The above demonstrates the following:

  • Rules are modular and can be combined. The rule natnum comes from the namespace clearley.lib. It matches any positive number and returns it.
  • Forward-references require no special handling. The parser builder resolves all symbols at build time.
  • The order of subrules--sum => sum + term--enforces left-to-right evaluation. Clearley can handle ambiguous grammars, so if the order doesn't matter, you could have said sum => sum + sum.
  • Clearley does not need a "tokenization" step, unlike many other parsers.

More examples live in test/clearley/test/examples. For instance, there's a standards-compliant JSON parser. JSON uses different tokens (viz. different whitespace, control characters, and escape characters) than does Java. This is where Clearley offers an advantage, since Clearley's design makes it natural to use alternate definitions for whitespace and so on. (N.B.: At least two fairly popular parsing libraries use JSON as an example, but get it wrong and miss these details.)

Parser related stuff lives in clearley.core and the defmatch frontend lives in clearley.match. All libraries are documented at http://eightnotrump.github.io/clearley/codox/ .

Working with rules

The quickest way to define rules is the defmatch macro. To recap:

(defmatch sum [sum \+ times] (+ sum times))

You can use (symbol, rule) pairs to supply alternate bindings.

(defmatch sum [(foo sum) \+ (bar times)] (+ foo bar))
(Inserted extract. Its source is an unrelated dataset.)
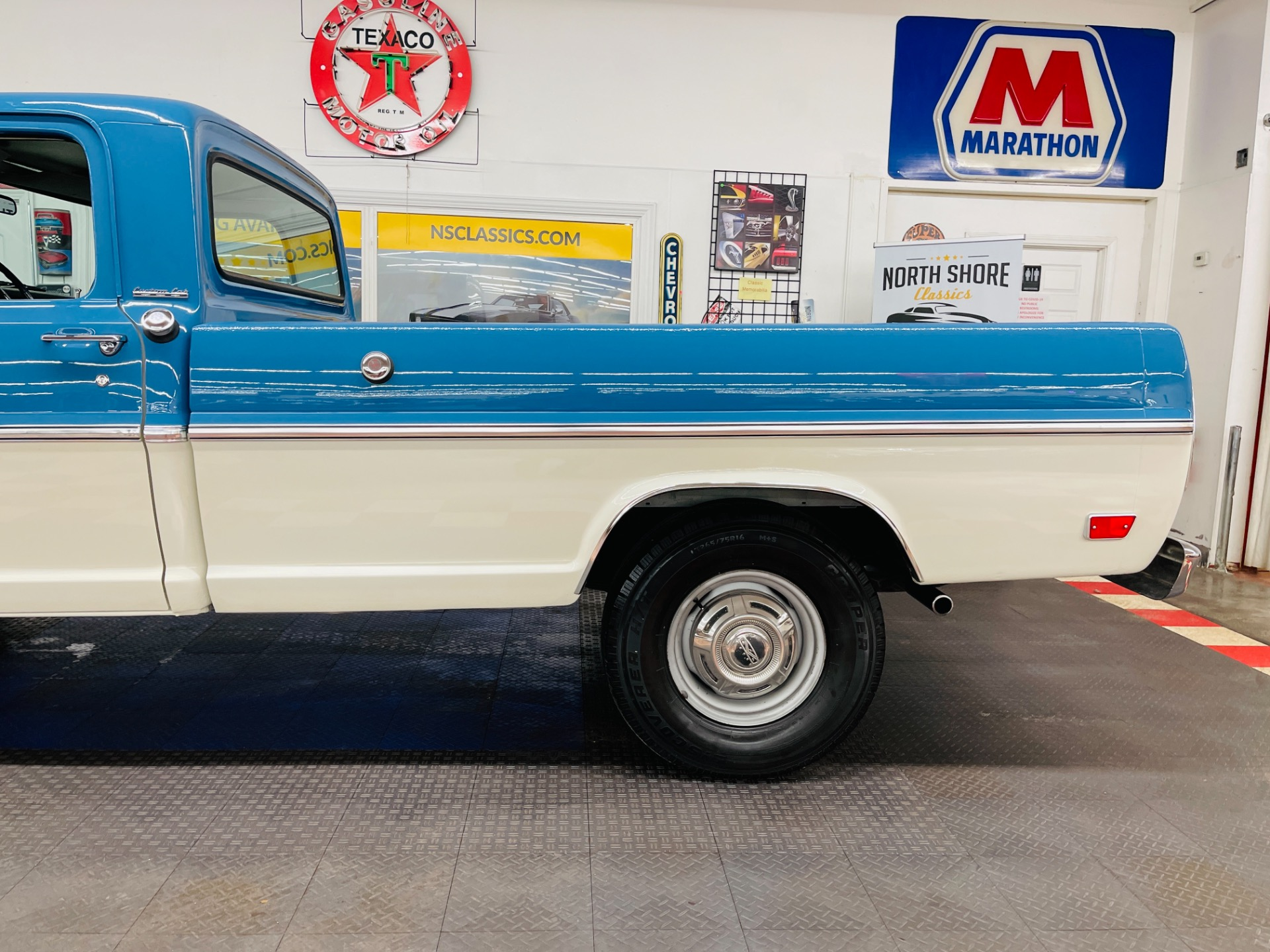 Used 1968 Ford Pickup - F-250 CAMPER SPECIAL RANGER - SUPER CLEAN - SEE VIDEO - | Mundelein, IL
Defmatch allows you to refer to rules that are not yet defined. The parser/grammar builder will look up the symbols at build time. Defmatch will also look up symbols if it can, so you can pull in rules from different namespaces. (This also means that you can extend rules by substituting rules into grammar maps--see below.)
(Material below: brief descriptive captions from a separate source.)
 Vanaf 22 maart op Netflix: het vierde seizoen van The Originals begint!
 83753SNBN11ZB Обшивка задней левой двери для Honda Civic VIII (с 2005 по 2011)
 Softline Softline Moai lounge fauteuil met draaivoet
The match macro is like defmatch, but doesn't def anything:

(def sum (match [sum \+ term] (+ sum term)))

For more complicated rules, the bind and defbind macros can define rules with syntax like Clojure's let:

(defbind sum [num1 sum
              op (or-rule [\+ \-])
              num2 term]
  ((symbol (str op)) num1 num2)

All of these 'bindings' are matched in sequence. Here, the rule op matches either the + or - character. The rule body converts op into the symbol '+ or '-, then calls (+ num1 num2) or (- num1 num2).

Clearley also offers a full library of parsing macros and fns. The namespace clearely.match contains a core library of macros and fns for defining rules. Many more useful rules and fns for common tasks live in clearley.lib, Here's the codox: match and lib.

Scanning rules

Sometimes you want a fn that tells you if a token matches a rule. The fn clearley.core/scanner does this. For instance, this rule

(scanner #(java.lang.Character/isWhitespace %))

matches any Java whitespace character and returns it.

Shorthand

In addition to using the fns above, you can plug in shorthand rules to other rules. You've already seen two kinds of shorthand: symbols, which point to other rules; and plain old objects.

There's also tagged sequences. They look like this:

(def whitespace `(:or \space \tab \newline \return))

This creates an :or rule that matches any one of those four characters, and returns the matched character. Tagged sequences may be any sequential object--including vectors, lists, and all seqs.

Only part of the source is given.